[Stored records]
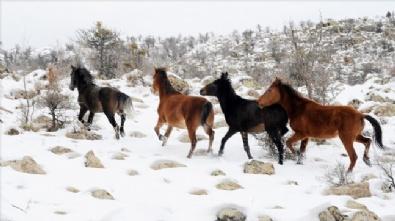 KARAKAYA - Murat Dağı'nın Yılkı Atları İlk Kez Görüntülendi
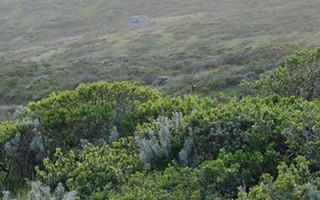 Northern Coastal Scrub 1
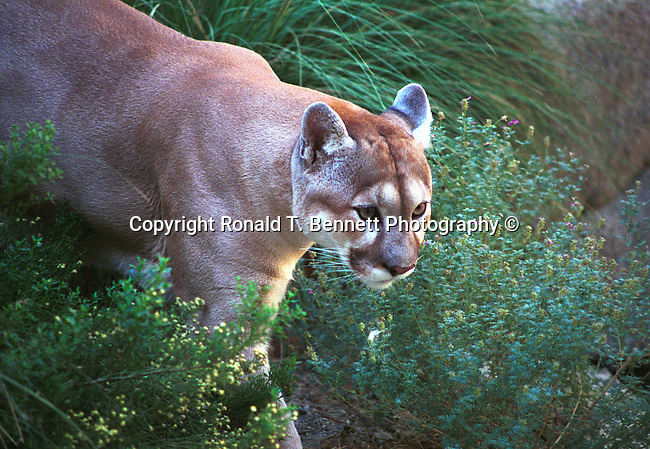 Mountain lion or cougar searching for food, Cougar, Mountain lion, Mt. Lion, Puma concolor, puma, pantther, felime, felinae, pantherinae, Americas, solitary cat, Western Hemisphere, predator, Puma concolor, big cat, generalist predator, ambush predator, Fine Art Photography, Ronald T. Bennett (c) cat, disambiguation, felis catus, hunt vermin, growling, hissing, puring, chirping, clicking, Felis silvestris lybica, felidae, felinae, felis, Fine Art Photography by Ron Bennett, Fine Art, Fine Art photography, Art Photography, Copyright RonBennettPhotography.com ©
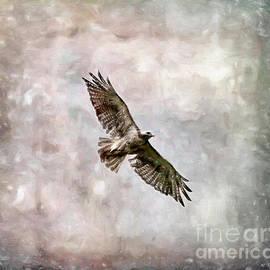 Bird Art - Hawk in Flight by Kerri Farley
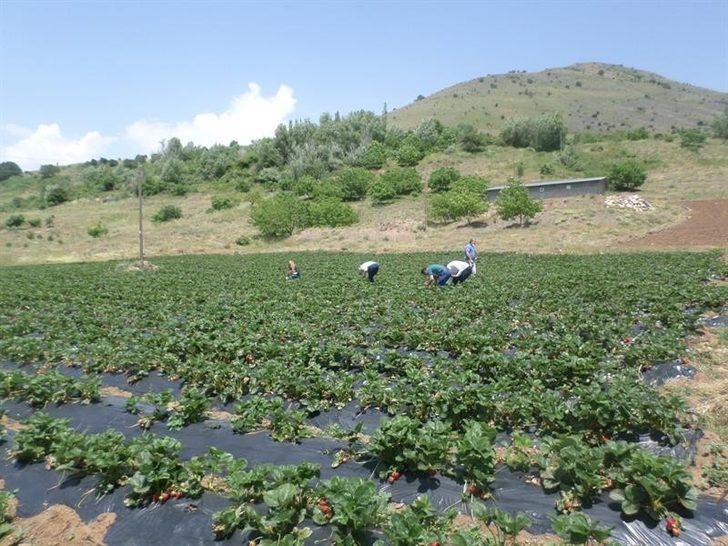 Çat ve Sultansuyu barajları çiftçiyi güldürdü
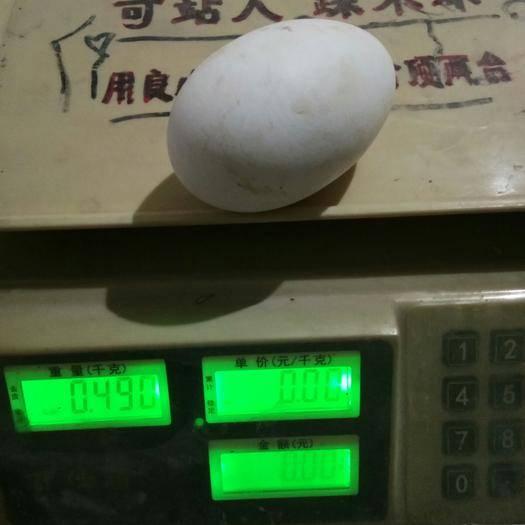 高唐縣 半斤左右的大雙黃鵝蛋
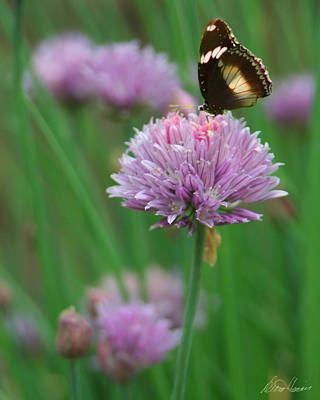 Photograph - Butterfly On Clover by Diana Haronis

### Prompt:
Reproduce exactly the part of the records above that begins at the line holding "高唐縣 半斤左右的大雙黃鵝蛋" and ends at the final line, both included, leaving out the pictures.

### Output:
 高唐縣 半斤左右的大雙黃鵝蛋
 Photograph - Butterfly On Clover by Diana Haronis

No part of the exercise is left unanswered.